I started a new job about 3 months ago. It’s a good job but there have been things I’ve had to get used to. For instance I haven’t had a job that requires I dress professionally in…maybe ever (at the most it’s been business causal). My employers dress in suits on a daily basis setting the bar high. Thankfully I’ve had friends with great taste pass things down to me over the years so I didn’t have to go out and buy a new wardrobe (Yay for free clothing! and friends!). I’ve also never worked in an office of all men before; three serious men with little time for chit chat, which is understandable given the nature of their business. My background consists of mostly non-profit and human service experience, meaning I’ve had the pleasure of working with a diverse group of people at any given time with conversation a plenty! Suffice it to say, my experience here has been a lonely one until…

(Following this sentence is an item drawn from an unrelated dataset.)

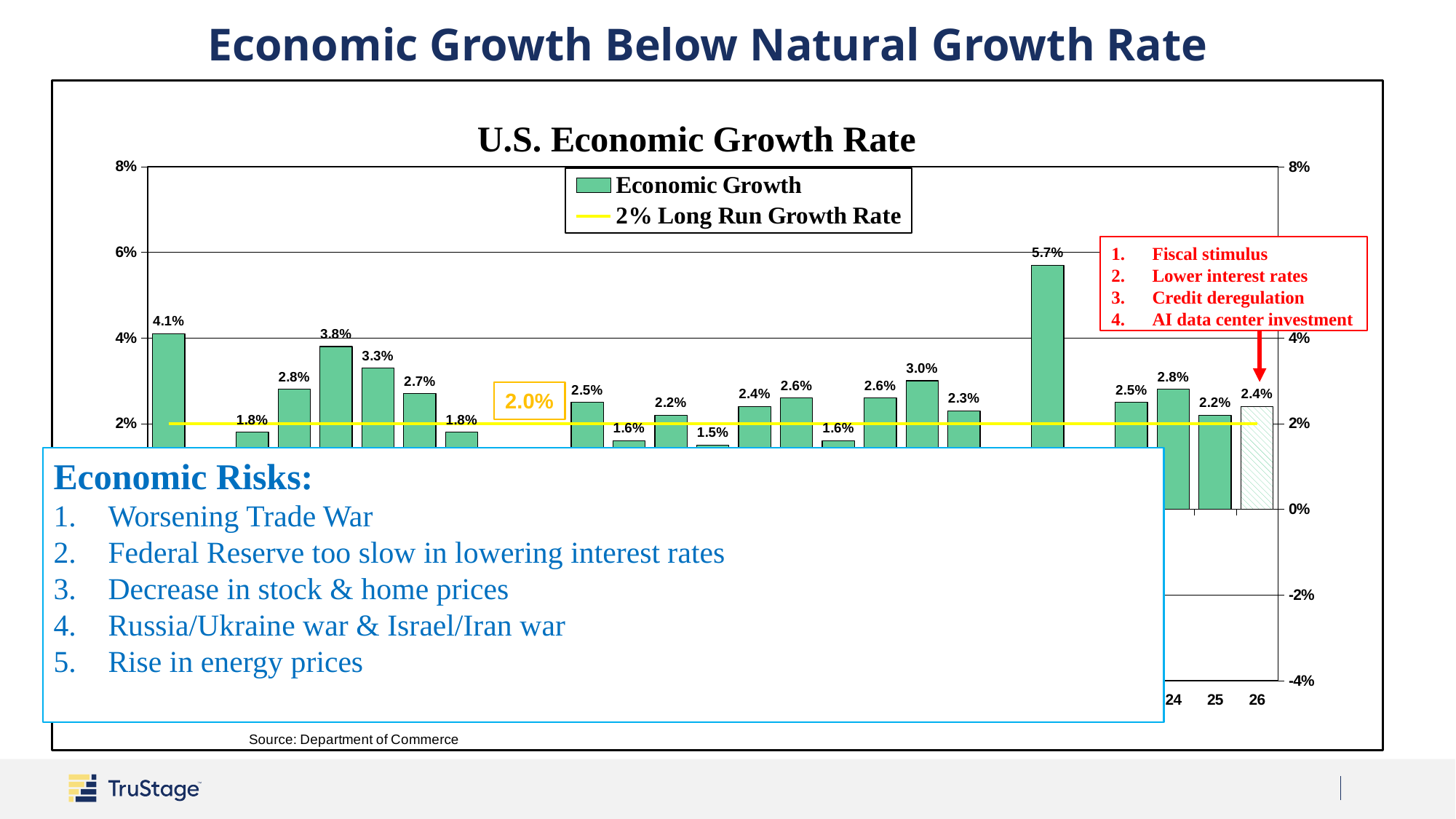
What is the difference between the economic growth rates for 24 and 25? 0.6% What is the economic growth rate shown for 26 in the U.S. Economic Growth Rate chart? 2.4% What type of chart is used to show the U.S. Economic Growth Rate? Bar and line chart Is the economic growth rate for 26 greater or less than 2%? greater What is the title of the chart on the slide? U.S. Economic Growth Rate What is the highest economic growth rate labeled on the U.S. Economic Growth Rate chart? 5.7% What is the economic growth rate shown for 25 in the U.S. Economic Growth Rate chart? 2.2% What value does the yellow horizontal line in the chart represent? 2.0% Which year has the larger economic growth rate, 25 or 26? 26 What is the economic growth rate shown for 24 in the U.S. Economic Growth Rate chart? 2.8% What is the difference between the economic growth rates for 26 and 25? 0.2% How many series does the legend of the U.S. Economic Growth Rate chart list? 2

Enter “The Smell”. It started faintly enough. My super mom sense of smell picked up on it first. “Do you smell that?” I asked the least serious of the three. He replies, ” I thought I smelled something, but I must have gotten used to it.”

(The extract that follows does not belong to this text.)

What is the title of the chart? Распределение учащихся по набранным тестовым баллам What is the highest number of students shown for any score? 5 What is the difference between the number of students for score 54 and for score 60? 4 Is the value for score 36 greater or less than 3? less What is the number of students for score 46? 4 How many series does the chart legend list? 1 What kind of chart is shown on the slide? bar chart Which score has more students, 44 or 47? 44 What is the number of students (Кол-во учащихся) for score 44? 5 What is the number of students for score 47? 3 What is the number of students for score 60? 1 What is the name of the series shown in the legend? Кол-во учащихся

Day two: The smell is still present. It’s gone from “Did I really smell something?” to “Yup, there is definitely a stinky source and we need to find it pronto.” So I addressed the only other female in the office, Miss Intern, who is here very part time (not enough for organic female bonding to occur). Together we ruled out the garbage as the culprit. Maybe something in the walls?
Day three: It’s getting serious. One of the bosses has also detected the small, and you know it has to be bad if a man with allergies can smell it. After speculations of what may have died and where, there is some joking about who done it. Yes, I did say joking! And kidding! The first sign of life.
My boss instructs me to call Critter Control.
Day four: Critter Control can’t find the source, but it’s confirmed…it a dead something, and we have mice. Not inside the building, just under it. There is more discussion around the copier (we don’t have a water cooler). More laughs and pleasantries shared.
Several days later there is still no solution and the stink lingers, but that stink has been able to do something I didn’t think was possible. It created a pseudo bonding experience. It reassured me that humor does exist in my office. It allowed for free flowing conversation (for a few days at least). It gave me hope that I may again laugh while I work one day. My dear Dead Thing, you did not die in vain!